Instruction: Set each entry down verbatim, omitting images.
———
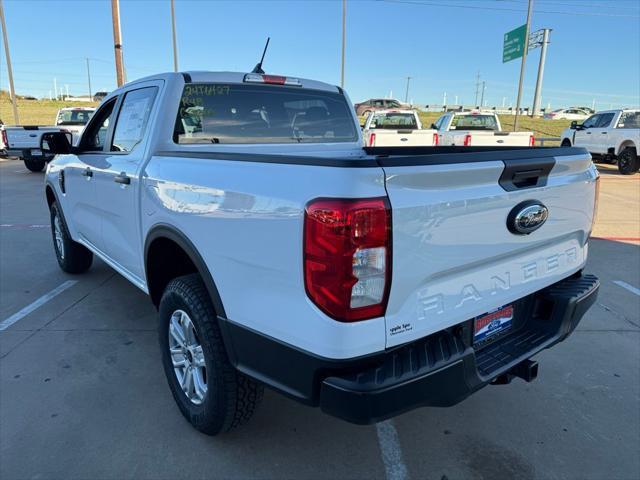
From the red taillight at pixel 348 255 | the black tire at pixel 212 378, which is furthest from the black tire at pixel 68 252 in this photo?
the red taillight at pixel 348 255

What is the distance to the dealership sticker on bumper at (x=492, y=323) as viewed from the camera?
7.11 feet

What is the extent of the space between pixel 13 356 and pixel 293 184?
2.97m

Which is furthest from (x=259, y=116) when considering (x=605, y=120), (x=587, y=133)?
(x=587, y=133)

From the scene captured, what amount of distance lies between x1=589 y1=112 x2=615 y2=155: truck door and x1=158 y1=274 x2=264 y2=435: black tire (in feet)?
57.4

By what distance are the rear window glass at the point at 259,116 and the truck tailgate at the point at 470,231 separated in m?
1.86

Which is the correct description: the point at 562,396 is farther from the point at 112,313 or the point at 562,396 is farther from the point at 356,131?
the point at 112,313

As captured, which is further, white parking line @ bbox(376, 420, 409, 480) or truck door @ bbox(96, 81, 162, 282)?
truck door @ bbox(96, 81, 162, 282)

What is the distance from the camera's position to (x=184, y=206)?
2412 mm

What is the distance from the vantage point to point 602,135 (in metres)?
16.5

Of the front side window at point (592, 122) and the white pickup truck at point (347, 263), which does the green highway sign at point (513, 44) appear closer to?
the front side window at point (592, 122)

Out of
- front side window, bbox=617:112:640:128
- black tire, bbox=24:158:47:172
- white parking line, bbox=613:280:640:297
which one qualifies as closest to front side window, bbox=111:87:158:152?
white parking line, bbox=613:280:640:297

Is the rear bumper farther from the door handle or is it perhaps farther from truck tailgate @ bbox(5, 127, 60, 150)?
truck tailgate @ bbox(5, 127, 60, 150)

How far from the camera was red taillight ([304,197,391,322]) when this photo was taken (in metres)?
1.64

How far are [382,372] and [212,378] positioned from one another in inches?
37.7
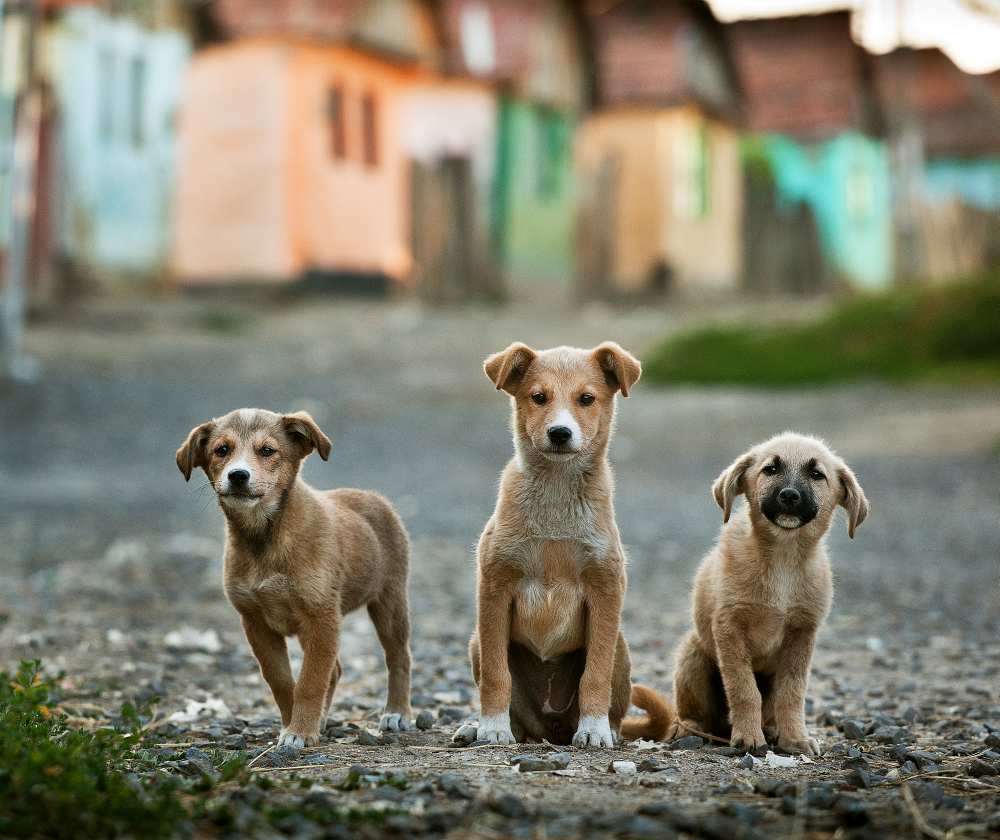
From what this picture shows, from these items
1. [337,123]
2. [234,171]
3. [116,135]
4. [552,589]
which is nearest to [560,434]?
[552,589]

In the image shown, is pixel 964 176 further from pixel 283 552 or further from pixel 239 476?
pixel 239 476

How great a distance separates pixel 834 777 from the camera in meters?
4.95

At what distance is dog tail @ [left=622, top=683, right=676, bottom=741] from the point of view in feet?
20.0

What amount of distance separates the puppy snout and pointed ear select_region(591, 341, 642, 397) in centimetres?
140

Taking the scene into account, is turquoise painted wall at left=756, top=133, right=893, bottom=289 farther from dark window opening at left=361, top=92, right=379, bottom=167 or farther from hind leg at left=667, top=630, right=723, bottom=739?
hind leg at left=667, top=630, right=723, bottom=739

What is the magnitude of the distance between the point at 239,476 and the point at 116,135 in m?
21.7

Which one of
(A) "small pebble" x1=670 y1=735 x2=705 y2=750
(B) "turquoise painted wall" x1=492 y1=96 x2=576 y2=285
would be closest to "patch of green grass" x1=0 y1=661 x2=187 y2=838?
(A) "small pebble" x1=670 y1=735 x2=705 y2=750

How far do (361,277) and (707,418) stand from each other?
36.6 feet

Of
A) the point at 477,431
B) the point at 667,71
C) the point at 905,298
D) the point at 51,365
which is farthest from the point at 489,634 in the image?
the point at 667,71

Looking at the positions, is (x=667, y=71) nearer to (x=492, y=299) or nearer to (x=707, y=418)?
(x=492, y=299)

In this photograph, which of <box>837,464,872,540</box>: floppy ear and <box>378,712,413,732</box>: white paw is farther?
<box>378,712,413,732</box>: white paw

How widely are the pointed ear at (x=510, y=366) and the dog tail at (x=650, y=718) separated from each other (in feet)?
4.88

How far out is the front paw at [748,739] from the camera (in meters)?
5.42

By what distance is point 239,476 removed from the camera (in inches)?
212
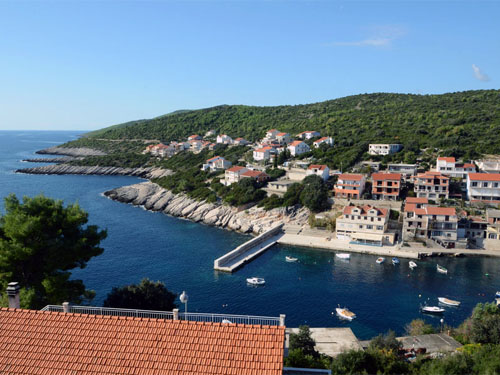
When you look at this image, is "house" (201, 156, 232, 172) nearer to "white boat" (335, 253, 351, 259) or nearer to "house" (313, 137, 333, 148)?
"house" (313, 137, 333, 148)

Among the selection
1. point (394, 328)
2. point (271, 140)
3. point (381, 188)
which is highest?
point (271, 140)

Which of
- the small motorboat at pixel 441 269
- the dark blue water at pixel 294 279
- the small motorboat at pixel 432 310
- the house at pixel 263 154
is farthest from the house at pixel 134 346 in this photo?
the house at pixel 263 154

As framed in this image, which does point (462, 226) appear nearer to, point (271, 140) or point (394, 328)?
point (394, 328)

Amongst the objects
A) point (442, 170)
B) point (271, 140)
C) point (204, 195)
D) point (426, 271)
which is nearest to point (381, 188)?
point (442, 170)

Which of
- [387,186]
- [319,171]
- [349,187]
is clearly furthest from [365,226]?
[319,171]

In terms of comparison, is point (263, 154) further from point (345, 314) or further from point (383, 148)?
point (345, 314)

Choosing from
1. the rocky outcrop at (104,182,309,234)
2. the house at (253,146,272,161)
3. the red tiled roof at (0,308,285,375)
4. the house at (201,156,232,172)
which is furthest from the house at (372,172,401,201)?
the red tiled roof at (0,308,285,375)
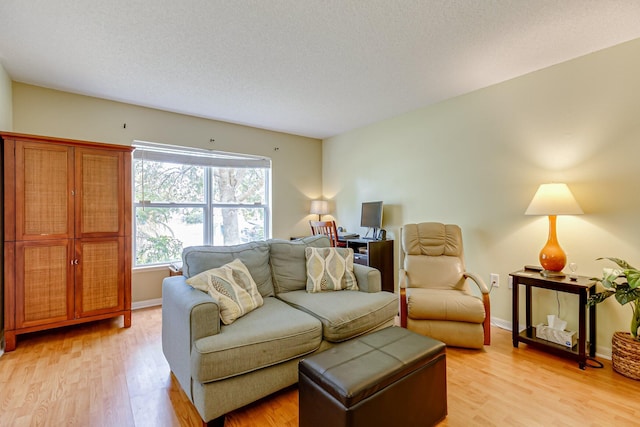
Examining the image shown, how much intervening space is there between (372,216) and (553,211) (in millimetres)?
2064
———
Written solution:
From the red taillight at pixel 348 255 | the black tire at pixel 212 378, which is furthest from the black tire at pixel 68 252 in this photo?
the red taillight at pixel 348 255

What is the distance to the dealership sticker on bumper at (x=492, y=323) as viewed from the camera?
7.11 feet

What is the extent of the space between pixel 13 356 and pixel 293 184?
2.97m

Which is furthest from (x=259, y=116) when considering (x=605, y=120), (x=587, y=133)?
(x=587, y=133)

From the scene captured, what amount of distance lies between x1=589 y1=112 x2=615 y2=155: truck door and x1=158 y1=274 x2=264 y2=435: black tire (in feet)?
57.4

By what distance are the rear window glass at the point at 259,116 and the truck tailgate at the point at 470,231 separated in m?
1.86

Which is the correct description: the point at 562,396 is farther from the point at 112,313 or the point at 562,396 is farther from the point at 356,131?
the point at 112,313

As captured, which is further, white parking line @ bbox(376, 420, 409, 480) or truck door @ bbox(96, 81, 162, 282)?
truck door @ bbox(96, 81, 162, 282)

What is the distance from the camera's position to (x=184, y=206)?
2412 mm

What is the distance from the vantage point to point 602,135 (in metres)?
16.5

Of the front side window at point (592, 122) and the white pickup truck at point (347, 263), which does the green highway sign at point (513, 44) appear closer to?
the front side window at point (592, 122)

Out of
- front side window, bbox=617:112:640:128
- black tire, bbox=24:158:47:172
- white parking line, bbox=613:280:640:297
which one qualifies as closest to front side window, bbox=111:87:158:152?
white parking line, bbox=613:280:640:297

Is the rear bumper farther from the door handle or is it perhaps farther from truck tailgate @ bbox(5, 127, 60, 150)?
truck tailgate @ bbox(5, 127, 60, 150)

How far from the camera was red taillight ([304,197,391,322]) when this photo was taken (in metres)?
1.64

How far are [382,372] and [212,378] positioned from one another in inches?
37.7
From what this picture shows, from these items
1. [337,123]
2. [234,171]
3. [116,135]
4. [552,589]
which is nearest to [560,434]?
[552,589]

In the image shown, is pixel 964 176 further from pixel 283 552 or further from pixel 239 476?
pixel 239 476

How great a distance separates pixel 834 777 from the camera in meters?
4.95

At what distance is dog tail @ [left=622, top=683, right=676, bottom=741] from the point of view in feet?
20.0

What amount of distance separates the puppy snout and pointed ear select_region(591, 341, 642, 397) in centimetres?
140

Taking the scene into account, is turquoise painted wall at left=756, top=133, right=893, bottom=289 farther from dark window opening at left=361, top=92, right=379, bottom=167 or farther from hind leg at left=667, top=630, right=723, bottom=739?
hind leg at left=667, top=630, right=723, bottom=739

What is the magnitude of the distance between the point at 239,476 and the point at 116,135 in m?
21.7

Which one of
(A) "small pebble" x1=670 y1=735 x2=705 y2=750
(B) "turquoise painted wall" x1=492 y1=96 x2=576 y2=285
would be closest to "patch of green grass" x1=0 y1=661 x2=187 y2=838?
(A) "small pebble" x1=670 y1=735 x2=705 y2=750

How far do (361,277) and (707,418) stand from each other?
36.6 feet

Of
A) the point at 477,431
B) the point at 667,71
C) the point at 905,298
D) the point at 51,365
which is farthest from the point at 489,634 in the image?
the point at 667,71

Looking at the positions, is (x=667, y=71) nearer to (x=492, y=299) or nearer to (x=707, y=418)?
(x=492, y=299)

In this photograph, which of <box>837,464,872,540</box>: floppy ear and <box>378,712,413,732</box>: white paw is farther?
<box>378,712,413,732</box>: white paw

How widely are the pointed ear at (x=510, y=366) and the dog tail at (x=650, y=718) separated from each other (in feet)?
4.88

How far out is the front paw at [748,739] from the camera (in meters)?
5.42

By what distance is point 239,476 removed from the camera (in inches)?
212
When you look at this image, is "house" (201, 156, 232, 172) nearer to "white boat" (335, 253, 351, 259) or nearer to "house" (313, 137, 333, 148)?
"house" (313, 137, 333, 148)

Among the selection
1. point (394, 328)
2. point (271, 140)
3. point (381, 188)
which is highest?
point (271, 140)

Which of
- the small motorboat at pixel 441 269
- the dark blue water at pixel 294 279
- the small motorboat at pixel 432 310
- the house at pixel 263 154
is farthest from the house at pixel 134 346 in this photo?
the house at pixel 263 154

As framed in this image, which does point (462, 226) appear nearer to, point (271, 140) or point (394, 328)?
point (394, 328)

Amongst the objects
A) point (442, 170)
B) point (271, 140)
C) point (204, 195)
D) point (426, 271)
which is nearest to point (381, 188)?
point (442, 170)

Which of
- [387,186]
- [319,171]
- [349,187]
is clearly furthest from [365,226]?
[319,171]

In terms of comparison, is point (263, 154) further from point (345, 314) or further from point (383, 148)?
point (345, 314)

Choosing from
1. the rocky outcrop at (104,182,309,234)
2. the house at (253,146,272,161)
3. the red tiled roof at (0,308,285,375)
4. the house at (201,156,232,172)
which is furthest from the house at (372,172,401,201)?
the red tiled roof at (0,308,285,375)
Examining the image shown, how much intervening space is there between (372,216) and (553,211) (in millimetres)?
2064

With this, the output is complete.